How robots are helping people with dementia

BBC South East, BBC Radio 4 and BBC Sussex have covered the amazing work of PARO the robotic seal following a seminar attended by over 40 people at the University of Brighton.

PARO is a robot in the shape of a baby harp seal and it’s changing the lives of people with dementia.

PARO was invented by Professor Takanori Shibata in Japan. The fluffy, cuddly seal is covered all over in sensors and responds to both touch and the sound of the human voice.

Dr Penny Dodds, Mental Health Lecturer Practitioner at Sussex Partnership NHS Foundation Trust and the University of Brighton, started the PARO project in 2014. Penny’s role is to coordinate PARO related practice development and research. 
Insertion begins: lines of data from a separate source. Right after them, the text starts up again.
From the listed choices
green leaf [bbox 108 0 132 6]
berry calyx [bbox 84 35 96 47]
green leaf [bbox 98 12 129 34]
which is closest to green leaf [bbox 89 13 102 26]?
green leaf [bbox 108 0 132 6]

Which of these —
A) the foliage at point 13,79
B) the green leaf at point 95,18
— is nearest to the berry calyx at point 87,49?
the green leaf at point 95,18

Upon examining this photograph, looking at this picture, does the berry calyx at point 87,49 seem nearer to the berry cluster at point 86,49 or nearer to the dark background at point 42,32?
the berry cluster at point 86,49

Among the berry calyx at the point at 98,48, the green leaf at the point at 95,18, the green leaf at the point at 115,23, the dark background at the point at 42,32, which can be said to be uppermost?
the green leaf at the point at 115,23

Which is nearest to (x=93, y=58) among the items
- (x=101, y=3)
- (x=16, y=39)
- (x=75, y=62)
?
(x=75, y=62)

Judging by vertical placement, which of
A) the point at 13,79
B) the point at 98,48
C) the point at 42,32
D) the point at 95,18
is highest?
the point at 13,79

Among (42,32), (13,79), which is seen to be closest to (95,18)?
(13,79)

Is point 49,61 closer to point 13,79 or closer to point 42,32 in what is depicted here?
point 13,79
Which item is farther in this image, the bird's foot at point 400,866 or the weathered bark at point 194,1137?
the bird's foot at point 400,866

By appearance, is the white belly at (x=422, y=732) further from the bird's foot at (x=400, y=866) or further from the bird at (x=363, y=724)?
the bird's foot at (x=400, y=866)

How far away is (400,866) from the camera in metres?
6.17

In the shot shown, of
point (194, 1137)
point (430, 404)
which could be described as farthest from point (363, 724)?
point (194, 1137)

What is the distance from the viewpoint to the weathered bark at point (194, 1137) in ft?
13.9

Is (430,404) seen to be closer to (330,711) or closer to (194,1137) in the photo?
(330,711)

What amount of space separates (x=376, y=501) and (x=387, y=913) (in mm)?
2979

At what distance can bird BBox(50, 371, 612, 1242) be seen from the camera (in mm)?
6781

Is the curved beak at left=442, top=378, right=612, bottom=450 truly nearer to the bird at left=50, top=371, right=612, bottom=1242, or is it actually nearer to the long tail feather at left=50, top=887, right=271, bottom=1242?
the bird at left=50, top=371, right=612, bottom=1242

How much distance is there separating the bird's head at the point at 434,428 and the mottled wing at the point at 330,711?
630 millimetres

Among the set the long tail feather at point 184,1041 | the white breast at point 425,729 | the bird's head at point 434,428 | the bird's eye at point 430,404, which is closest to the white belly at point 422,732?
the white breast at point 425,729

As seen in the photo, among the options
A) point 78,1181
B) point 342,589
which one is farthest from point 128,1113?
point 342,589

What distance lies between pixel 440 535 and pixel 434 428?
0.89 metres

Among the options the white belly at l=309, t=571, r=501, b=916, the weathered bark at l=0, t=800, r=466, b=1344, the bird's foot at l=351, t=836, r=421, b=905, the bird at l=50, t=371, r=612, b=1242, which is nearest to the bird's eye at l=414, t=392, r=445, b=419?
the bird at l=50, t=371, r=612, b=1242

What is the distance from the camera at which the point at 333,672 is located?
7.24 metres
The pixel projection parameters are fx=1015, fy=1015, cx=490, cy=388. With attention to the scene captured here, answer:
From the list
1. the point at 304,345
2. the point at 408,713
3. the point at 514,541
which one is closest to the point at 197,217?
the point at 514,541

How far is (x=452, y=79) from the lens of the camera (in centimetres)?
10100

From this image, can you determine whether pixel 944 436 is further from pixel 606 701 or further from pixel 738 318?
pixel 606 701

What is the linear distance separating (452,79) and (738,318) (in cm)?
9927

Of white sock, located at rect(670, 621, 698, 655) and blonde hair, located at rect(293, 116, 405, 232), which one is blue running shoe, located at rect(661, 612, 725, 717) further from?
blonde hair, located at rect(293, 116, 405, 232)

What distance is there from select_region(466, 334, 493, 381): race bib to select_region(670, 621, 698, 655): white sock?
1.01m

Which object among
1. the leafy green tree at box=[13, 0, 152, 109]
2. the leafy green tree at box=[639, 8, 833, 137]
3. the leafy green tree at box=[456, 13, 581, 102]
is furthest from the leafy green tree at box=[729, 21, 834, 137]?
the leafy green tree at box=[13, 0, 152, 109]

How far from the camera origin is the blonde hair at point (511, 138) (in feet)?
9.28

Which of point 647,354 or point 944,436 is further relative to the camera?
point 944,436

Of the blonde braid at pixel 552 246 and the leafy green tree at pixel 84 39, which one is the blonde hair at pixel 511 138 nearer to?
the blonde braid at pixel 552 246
Penny said: “One person who might be distressed to the point where they may receive medication, where PARO is being used as an alternative to relieve the distress, medication can be avoided.

“The therapeutic benefit is really quite wide ranging. The Sussex Partnership dementia unit, where the research is taking place, has shown PARO has lots of different uses for different people.  For some people it may be reminiscence and pets, for other people it’s about parenting and grief, for others it’s about promoting language and communication.”

Imogen Campbell is one of the psychology students at Brighton University who has been carrying out research and service evaluation of PARO in practice, focussing on observations of the effect of PARO on communication and engagement with people with dementia.

Imogen said: “With clients that perhaps were getting quite tearful or getting quite depressed you could present PARO to that client and within an instant they’d be much calmer.”

The research aims to help get PARO registered as a medical device so it can be used in the NHS across the country and introduced into everyday practice.